In [None]:
import numpy as np
import matplotlib.pyplot as plt
import seaborn as sns
from loss_simulator import simulate_empirical_risk

# Set style
sns.set_style("whitegrid")
plt.rcParams['font.size'] = 12
plt.rcParams['axes.labelsize'] = 14
plt.rcParams['axes.titlesize'] = 16
plt.rcParams['legend.fontsize'] = 11

# Empirical Risk Visualization (Smooth Losses)

This notebook visualizes the empirical risk R̂(θ) for **smooth, continuous loss functions** as a function of the confidence threshold θ.

**Difference from selective_sim:**
- Uses smooth losses (e.g., squared error) instead of 0-1 loss
- Loss is continuous and differentiable
- Still parametrized by instability ε

**Key concepts:**
- **ε** (instability): Controls deviation from monotonicity
  - 0 = perfectly monotone
  - 1 = maximum instability
- **Smooth loss**: Continuous, differentiable (e.g., squared error)
- **Target α**: Risk level we want to control

In [None]:
# Parameters
n = 500
alpha = 0.1
base_strength = 5

# Instability parameters
instability_parameters = [0.2, 0.5, 0.8, 1]

# Theta grid
theta_grid = np.linspace(0, 1, 1000)

print(f"Simulating empirical risk (smooth losses)...")
print(f"Dataset size: n = {n}")
print(f"Target risk: α = {alpha}")
print(f"Base strength: {base_strength}\\n")

In [None]:
# Create figure
fig, ax = plt.subplots(1, 1, figsize=(12, 7))

# Black to red gradient
colors = plt.cm.Reds(np.linspace(0.3, 1.0, len(instability_parameters)))
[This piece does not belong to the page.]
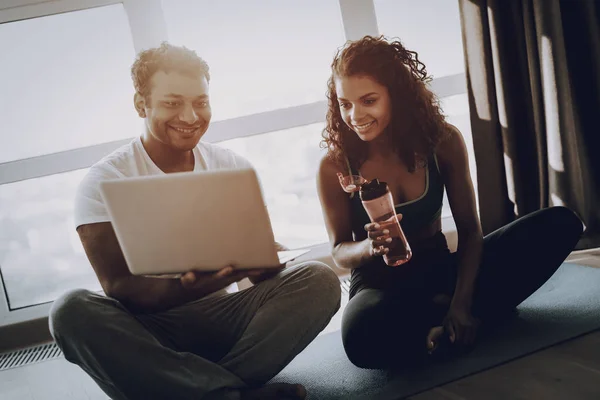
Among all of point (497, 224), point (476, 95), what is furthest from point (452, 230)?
point (476, 95)

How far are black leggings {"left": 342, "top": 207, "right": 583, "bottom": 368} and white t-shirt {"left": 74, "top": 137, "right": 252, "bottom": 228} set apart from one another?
0.46 m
for idx, instability_parameter in enumerate(instability_parameters):
    # Simulate
    P_hat, y_true, empirical_risk = simulate_empirical_risk(
        n, alpha, theta_grid, instability_parameter, base_strength=base_strength
    )
    
    label = f'ε = {instability_parameter:.1f}'
    if instability_parameter == 0:
        label += ' (monotone)'
    
    ax.plot(theta_grid, empirical_risk, linewidth=2.5, 
            color=colors[idx], label=label, alpha=0.8)
    
    print(f"ε = {instability_parameter:.1f}: "
          f"Mean true prob = {(1-y_true.mean()):.3f}, "
          f"Risk range = [{empirical_risk.min():.3f}, {empirical_risk.max():.3f}]")

# Target line
ax.axhline(y=alpha, color='darkred', linestyle='--', linewidth=2.5, 
           label=f'Target: α = {alpha}', zorder=0, alpha=0.7)

# Formatting
ax.set_xlabel('θ', fontsize=14, color='black')
ax.set_ylabel('R̂(θ)', fontsize=14, color='black')
ax.legend(fontsize=11, loc='best', frameon=True, shadow=True)
ax.grid(True, alpha=0.3)
ax.set_xlim([0.5, 1])

# Ticks and spines
ax.tick_params(axis='x', colors='black', which='both', bottom=True, top=False)
ax.tick_params(axis='y', colors='black', which='both', left=True, right=False)
sns.despine(ax=ax, top=True, right=True)
for spine in ['bottom', 'left']:
    ax.spines[spine].set_edgecolor('black')
    ax.spines[spine].set_linewidth(1.5)

plt.tight_layout()
plt.savefig('./outputs/empirical_risk_smooth.pdf', dpi=300, bbox_inches='tight')
print("\\n✓ Plot saved to ./outputs/empirical_risk_smooth.pdf")

## Interpretation

**Comparison with selective_sim:**

1. **Smooth vs Discrete**: 
   - This plot uses smooth losses (squared error)
   - selective_sim uses 0-1 loss (non-smooth)

2. **Risk curves**:
   - Smooth losses create continuous risk curves
   - May exhibit different behavior under instability

3. **Practical relevance**:
   - Regression problems use smooth losses
   - Shows CRC works for both discrete and continuous cases

**Key observations:**
- Higher ε (darker red) = more instability
- Risk behavior changes with instability level
- Target α provides risk control benchmark